[Records for this task]:

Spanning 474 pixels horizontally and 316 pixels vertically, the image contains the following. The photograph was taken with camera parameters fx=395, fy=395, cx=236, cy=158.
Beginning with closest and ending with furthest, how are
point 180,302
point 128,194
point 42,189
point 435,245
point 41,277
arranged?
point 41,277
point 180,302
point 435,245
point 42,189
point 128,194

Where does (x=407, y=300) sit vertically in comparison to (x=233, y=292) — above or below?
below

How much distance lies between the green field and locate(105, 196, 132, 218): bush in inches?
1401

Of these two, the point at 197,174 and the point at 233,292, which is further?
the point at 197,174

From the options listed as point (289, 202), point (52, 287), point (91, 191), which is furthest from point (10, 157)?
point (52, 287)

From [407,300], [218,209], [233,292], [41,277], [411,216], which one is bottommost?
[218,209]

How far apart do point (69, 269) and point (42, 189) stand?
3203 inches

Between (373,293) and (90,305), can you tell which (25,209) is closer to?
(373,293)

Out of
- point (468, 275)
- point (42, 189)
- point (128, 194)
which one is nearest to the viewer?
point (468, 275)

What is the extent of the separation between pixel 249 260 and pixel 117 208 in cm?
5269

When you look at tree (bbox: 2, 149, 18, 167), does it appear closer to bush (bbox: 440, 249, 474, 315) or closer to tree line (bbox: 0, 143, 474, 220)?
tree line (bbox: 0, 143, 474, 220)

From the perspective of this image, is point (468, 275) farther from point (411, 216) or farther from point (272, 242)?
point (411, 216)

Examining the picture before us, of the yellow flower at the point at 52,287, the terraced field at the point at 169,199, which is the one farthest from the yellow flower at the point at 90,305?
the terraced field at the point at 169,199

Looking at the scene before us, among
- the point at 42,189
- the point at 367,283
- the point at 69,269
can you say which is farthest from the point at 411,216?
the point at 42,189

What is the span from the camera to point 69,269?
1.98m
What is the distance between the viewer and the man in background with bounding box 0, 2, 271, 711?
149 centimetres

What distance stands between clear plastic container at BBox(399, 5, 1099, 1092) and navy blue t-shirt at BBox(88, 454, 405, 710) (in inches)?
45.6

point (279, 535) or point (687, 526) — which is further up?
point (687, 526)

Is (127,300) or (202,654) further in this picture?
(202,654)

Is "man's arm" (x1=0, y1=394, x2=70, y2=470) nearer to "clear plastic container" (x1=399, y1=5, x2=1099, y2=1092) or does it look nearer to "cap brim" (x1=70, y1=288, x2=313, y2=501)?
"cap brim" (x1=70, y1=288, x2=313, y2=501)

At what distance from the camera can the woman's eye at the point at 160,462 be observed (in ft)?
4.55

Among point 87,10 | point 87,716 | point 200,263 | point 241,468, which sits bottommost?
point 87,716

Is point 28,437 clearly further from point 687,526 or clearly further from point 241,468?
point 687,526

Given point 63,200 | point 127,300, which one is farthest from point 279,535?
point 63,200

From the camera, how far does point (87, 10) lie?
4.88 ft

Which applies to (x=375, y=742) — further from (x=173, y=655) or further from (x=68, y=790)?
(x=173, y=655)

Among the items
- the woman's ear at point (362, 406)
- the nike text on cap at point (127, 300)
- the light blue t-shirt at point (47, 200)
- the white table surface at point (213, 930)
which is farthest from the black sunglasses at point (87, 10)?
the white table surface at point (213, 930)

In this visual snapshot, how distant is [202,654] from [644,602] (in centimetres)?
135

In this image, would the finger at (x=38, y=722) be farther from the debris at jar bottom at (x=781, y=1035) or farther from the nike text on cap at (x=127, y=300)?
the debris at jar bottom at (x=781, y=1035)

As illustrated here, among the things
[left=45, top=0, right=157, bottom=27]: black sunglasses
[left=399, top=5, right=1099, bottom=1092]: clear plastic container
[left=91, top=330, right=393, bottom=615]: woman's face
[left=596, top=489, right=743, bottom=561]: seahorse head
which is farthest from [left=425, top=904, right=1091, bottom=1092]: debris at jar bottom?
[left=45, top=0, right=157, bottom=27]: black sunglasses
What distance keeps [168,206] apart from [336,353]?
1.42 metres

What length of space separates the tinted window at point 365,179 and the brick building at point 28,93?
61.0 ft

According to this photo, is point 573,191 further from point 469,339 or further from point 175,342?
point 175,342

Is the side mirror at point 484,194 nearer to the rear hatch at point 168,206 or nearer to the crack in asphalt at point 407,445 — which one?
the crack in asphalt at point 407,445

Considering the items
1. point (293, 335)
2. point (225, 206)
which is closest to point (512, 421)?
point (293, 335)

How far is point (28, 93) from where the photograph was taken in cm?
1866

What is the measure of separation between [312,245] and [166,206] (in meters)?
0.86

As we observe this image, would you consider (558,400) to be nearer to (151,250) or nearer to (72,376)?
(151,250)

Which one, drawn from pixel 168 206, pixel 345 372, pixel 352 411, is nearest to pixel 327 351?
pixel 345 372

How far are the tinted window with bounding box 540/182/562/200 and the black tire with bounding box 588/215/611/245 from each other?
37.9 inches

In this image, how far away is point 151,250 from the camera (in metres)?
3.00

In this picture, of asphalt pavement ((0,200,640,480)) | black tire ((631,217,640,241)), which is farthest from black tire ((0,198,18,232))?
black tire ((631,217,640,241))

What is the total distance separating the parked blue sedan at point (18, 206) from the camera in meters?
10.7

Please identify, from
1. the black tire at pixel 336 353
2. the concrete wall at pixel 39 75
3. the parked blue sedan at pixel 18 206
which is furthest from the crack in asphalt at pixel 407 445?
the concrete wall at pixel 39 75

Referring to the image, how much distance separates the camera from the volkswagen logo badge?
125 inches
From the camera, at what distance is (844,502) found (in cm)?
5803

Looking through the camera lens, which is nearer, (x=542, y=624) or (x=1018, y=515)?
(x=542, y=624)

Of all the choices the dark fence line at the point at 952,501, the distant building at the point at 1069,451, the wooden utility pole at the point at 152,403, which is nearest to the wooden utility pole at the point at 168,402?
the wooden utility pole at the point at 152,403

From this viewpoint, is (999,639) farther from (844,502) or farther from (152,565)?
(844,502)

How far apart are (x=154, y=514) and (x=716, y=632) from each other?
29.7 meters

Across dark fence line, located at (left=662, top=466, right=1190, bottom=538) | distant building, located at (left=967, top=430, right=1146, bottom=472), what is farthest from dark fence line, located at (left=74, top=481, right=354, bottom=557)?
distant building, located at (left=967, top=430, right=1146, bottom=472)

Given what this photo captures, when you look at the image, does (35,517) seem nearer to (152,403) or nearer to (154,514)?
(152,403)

[What you need to do]: Copy the material word for word, from the line that contains "Looking at the scene before us, among" through the line that contains "149 centimetres", including both of those lines.

[Exercise answer]:
Looking at the scene before us, among
- the point at 42,189
- the point at 367,283
- the point at 69,269
can you say which is farthest from the point at 411,216?
the point at 42,189

What is the span from the camera to point 69,269?
1.98m
What is the distance between the viewer and the man in background with bounding box 0, 2, 271, 711?
149 centimetres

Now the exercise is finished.